Esperanza, la mujer que se encarga del aseo de mi hogar, no se encuentra, ha de andar en el mercado. Mejor, me gusta la soledad. Enciendo el abanico de techo, único artefacto para combatir el calor que encuentro aceptable dado el escaso ruido que produce. Coloco la ropa con aceptable corrección, en la silla de mimbre. Me sirvo un whisky doble y me tiro en la hamaca que le compré a un hombre de ochenta y tantos años. Se llamaba José, me rogó que le comprara, que necesitaba vender, ya fuera la hamaca o unas cortinas de carrizo. La súplica me conmovió y, aunque no necesitaba ni una ni otras, compré la primera sin regatear. Un hombre de ochenta y tantos que sale a ganarse el sustento, como un muchacho, con toda la vida dentro, merece todo el respeto.

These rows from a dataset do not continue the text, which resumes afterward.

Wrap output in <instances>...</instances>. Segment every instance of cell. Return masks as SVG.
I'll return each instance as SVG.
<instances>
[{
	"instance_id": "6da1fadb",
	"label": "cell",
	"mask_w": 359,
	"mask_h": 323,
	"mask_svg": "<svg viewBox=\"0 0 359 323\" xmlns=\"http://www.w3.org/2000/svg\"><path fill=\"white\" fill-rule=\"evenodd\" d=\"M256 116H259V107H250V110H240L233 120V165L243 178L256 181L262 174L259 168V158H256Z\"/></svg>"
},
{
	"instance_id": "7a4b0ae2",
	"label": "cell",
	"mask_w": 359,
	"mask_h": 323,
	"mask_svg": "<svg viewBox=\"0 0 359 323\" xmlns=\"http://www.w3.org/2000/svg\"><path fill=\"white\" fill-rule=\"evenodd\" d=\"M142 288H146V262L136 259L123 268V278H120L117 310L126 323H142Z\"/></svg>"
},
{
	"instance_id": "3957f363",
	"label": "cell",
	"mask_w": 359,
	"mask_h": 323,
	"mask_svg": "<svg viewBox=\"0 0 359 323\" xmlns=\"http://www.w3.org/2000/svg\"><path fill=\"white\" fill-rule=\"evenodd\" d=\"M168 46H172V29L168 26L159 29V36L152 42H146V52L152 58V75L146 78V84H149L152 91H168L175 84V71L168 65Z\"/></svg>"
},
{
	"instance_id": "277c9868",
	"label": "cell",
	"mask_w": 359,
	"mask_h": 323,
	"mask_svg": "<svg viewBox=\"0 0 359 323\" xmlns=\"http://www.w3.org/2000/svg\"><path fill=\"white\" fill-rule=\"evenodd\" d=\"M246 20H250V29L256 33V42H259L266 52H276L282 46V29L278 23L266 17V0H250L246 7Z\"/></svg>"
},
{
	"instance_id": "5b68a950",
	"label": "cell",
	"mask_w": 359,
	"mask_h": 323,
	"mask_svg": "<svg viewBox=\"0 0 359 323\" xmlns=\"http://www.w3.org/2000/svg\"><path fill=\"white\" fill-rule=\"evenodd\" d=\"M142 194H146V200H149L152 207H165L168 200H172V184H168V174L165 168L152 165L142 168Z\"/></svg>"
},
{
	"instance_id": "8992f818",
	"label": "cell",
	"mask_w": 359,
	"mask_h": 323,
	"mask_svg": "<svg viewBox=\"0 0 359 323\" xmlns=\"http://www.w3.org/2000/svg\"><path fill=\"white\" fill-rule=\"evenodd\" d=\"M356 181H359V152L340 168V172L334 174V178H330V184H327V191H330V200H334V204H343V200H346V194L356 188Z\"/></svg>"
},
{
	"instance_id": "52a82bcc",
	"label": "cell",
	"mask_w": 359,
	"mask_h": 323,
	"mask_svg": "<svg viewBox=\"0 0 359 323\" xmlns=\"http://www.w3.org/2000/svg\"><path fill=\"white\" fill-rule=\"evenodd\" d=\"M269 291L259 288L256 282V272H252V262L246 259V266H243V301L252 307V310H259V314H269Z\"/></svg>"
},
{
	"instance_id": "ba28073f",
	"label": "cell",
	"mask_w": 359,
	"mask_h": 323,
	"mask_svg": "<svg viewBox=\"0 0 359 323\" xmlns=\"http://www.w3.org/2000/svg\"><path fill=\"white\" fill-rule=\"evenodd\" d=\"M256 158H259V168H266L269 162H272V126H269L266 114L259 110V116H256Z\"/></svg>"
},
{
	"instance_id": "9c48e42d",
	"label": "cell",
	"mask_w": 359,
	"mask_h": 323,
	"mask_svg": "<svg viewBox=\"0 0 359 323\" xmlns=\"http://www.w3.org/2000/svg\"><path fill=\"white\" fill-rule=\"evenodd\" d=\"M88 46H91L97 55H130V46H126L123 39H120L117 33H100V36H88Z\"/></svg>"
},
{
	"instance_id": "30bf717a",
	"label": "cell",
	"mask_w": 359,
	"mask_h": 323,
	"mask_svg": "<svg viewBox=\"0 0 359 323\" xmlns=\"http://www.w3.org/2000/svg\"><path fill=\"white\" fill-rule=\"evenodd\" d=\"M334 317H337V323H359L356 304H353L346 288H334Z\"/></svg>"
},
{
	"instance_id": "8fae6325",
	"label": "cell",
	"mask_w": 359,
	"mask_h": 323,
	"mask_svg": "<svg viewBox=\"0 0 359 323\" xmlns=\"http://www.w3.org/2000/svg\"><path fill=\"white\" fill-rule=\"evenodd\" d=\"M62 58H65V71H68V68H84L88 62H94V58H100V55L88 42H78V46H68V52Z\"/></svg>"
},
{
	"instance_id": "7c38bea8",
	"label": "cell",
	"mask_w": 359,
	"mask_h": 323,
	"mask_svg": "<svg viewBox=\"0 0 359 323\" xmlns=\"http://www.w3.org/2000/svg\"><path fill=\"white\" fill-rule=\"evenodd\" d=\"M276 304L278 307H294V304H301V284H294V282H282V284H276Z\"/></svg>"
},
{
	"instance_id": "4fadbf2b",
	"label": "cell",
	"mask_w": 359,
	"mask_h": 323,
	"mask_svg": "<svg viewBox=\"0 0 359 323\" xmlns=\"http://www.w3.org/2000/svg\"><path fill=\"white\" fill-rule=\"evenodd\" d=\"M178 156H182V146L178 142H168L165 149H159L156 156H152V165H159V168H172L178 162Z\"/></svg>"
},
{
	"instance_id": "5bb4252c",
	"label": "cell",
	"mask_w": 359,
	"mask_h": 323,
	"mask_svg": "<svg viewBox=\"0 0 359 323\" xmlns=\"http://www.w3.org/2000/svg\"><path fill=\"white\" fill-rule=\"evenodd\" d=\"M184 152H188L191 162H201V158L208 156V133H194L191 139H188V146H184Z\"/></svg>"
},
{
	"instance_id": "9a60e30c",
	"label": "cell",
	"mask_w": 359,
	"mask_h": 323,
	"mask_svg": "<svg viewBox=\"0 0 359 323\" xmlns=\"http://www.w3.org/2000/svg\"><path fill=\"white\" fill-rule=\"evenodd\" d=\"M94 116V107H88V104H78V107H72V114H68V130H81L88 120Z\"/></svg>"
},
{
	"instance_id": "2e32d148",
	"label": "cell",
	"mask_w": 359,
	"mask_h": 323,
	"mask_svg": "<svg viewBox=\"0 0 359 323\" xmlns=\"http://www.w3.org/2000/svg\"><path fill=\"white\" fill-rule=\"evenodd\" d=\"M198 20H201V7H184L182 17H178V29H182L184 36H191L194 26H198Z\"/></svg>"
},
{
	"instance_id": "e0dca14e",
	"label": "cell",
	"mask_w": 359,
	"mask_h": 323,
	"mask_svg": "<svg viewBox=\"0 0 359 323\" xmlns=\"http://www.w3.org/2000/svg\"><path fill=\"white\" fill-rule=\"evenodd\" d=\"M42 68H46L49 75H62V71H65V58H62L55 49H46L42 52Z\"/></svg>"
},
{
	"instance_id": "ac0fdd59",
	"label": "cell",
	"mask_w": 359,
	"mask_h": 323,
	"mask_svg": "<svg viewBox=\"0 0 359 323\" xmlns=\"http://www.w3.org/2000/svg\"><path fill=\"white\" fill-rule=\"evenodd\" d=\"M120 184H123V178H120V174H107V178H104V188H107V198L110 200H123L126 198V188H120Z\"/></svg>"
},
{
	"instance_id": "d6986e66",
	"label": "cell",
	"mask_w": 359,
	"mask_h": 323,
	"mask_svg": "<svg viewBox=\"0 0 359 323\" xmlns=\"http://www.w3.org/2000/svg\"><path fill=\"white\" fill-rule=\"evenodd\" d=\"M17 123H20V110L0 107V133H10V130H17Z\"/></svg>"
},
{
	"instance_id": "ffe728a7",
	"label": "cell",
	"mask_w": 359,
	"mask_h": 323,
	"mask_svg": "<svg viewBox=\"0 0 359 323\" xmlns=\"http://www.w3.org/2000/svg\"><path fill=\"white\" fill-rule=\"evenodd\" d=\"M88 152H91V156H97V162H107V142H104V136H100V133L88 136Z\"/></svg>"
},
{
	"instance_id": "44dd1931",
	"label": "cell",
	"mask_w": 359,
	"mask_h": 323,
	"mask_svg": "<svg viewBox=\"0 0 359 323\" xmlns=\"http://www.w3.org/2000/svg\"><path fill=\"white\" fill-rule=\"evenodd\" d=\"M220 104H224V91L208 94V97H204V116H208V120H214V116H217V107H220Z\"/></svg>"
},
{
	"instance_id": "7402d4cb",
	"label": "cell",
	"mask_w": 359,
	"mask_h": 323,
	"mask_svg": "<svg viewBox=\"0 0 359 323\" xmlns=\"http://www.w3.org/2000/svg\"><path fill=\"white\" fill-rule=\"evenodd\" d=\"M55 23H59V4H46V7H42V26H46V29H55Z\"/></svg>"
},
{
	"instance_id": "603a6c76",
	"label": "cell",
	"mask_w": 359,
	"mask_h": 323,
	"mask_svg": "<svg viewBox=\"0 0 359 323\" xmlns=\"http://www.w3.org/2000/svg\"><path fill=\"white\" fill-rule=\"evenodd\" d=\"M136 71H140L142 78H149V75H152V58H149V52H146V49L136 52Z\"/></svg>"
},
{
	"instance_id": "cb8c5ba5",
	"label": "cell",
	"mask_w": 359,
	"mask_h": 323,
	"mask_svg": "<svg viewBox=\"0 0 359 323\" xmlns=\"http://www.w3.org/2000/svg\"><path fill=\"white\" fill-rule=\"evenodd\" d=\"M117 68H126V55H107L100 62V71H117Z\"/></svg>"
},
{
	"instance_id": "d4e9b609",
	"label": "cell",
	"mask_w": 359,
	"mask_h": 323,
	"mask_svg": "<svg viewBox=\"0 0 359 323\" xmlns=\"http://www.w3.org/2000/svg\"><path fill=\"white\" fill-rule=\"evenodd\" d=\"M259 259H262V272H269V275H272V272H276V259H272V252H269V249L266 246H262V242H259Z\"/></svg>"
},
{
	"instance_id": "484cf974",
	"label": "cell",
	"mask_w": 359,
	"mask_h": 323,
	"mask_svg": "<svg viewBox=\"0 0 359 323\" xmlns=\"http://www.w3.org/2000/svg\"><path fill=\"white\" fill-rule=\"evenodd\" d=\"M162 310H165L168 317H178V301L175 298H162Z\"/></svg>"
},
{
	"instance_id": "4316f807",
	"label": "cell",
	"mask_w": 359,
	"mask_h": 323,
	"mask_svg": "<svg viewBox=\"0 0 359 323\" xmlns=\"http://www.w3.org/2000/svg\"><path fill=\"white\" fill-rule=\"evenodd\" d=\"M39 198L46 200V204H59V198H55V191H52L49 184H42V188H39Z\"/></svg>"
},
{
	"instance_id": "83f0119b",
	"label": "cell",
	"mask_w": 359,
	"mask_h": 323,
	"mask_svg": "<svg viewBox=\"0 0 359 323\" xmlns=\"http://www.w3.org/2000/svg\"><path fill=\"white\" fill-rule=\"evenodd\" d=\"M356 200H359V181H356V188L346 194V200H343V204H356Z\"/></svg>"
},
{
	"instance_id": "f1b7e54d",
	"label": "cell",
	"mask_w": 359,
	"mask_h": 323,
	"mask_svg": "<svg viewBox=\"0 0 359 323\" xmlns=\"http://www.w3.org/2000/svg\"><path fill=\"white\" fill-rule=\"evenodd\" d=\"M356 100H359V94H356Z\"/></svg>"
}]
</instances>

Cierro los ojos, preparado para disfrutar el silencio de la tarde a quince pisos de altura sobre el nivel del ruido de la ciudad. Quisiera dormir, pero el cuadro de Munch no se aleja de mí, pensamiento y sueño se confunden, las obsesiones son así, me repito mientras el whisky comienza a adormecer la conciencia.
La puerta de la entrada hace su ruido acostumbrado. Esperanza, seguro, acaba de llegar. Su voz confirma mi poder adivinatorio. “Hola, señor”, me dice. No hay necesidad de contestarle. Adivino sus movimientos, ahora está en el umbral de mi habitación, callada, anhelante, sé que le gusta observar mi desnudez. Es una chica extraña, aunque eficaz, mantiene todo limpio, desde los platos en los que dejo apenas unas migajas de algún croissant, hasta la pañoleta que a veces uso para limpiar el sudor, siempre hay comida lista, la ropa siempre está impecable. En ocasiones, cuando estoy descansando, Esperanza se acomoda encima mío, invitada por unas palabras que luego finjo no haber pronunciado y alentada unos besos que de inmediato olvido haber dado, buena chica, sin duda. Ahora mismo, su presencia no me importa. Una mujer me duele y no sé de quién se trata.
Un ligero vaivén consigue arrancarme del seno de las cavilaciones. Mi copa, ya vacía, cae al piso, el sonido torpe, rompe la paz. Esperanza, pegada al muro, mece la hamaca, la blusa no hizo ruido al caer a sus pies, nuestras miradas quedan atadas, la suya es categórica, como si fuera el medio elegido para obligarme a reconocer su existencia. Calibro la situación, mi humor no es el mejor para involucrarme una vez más en su locura. Ella cierra sus ojos, como castigada por mis dudas. Sus grandes ojeras llaman, como otras veces, mi atención. Pasan los minutos y el vaivén se acentúa dada la fuerza que le imprime con su mano derecha, con la izquierda se acaricia. Siempre me ha gustado observar la transformación de los rostros bajo el yugo de la estimulación autoinfligida, sigue meciendo, cada vez con más fuerza, la velocidad pendular alcanza su máximo en la altura más baja, mis clases de física me permiten anticipar el resultado, es demasiado rápido. “¡Detente!”, por primera vez en mi vida, le grito a una mujer que se detenga. Ella, empero, lanza una risotada, reacción a todas luces fuera de lugar. La confusión, la velocidad, el rostro desquiciado de la mujer, todo conspira en mi contra, paralizado, escucho su interminable risa. La indefensión me absorbe, me constriñe, el tiempo parece detenerse conforme voy acercándome al momento en que la velocidad se pondrá en cero, entonces habré alcanzado la altura máxima, enseguida vendrá el movimiento en retroceso, la vuelta que se antoja fatal, la fuerza de gravedad, sumada a la que imprima la propia Esperanza, seguramente me hará alcanzar el ventanal en el muro contrario. Asustado, mis pulmones casi salen por mi boca en un último intento por recuperar el dominio sobre la mujer, “¡para!”. Mi estridente orden, un trueno, un disparo, da de lleno en su cara, y su semblante se descompone en lo que reconozco, sin duda, como un orgasmo. Antes de abandonar el lecho todavía alcanzo a verla, el pelo desordenado, las grandes ojeras, su sensual locura. La Madonna de Munch me saluda y yo no estoy seguro de haberle dicho adiós.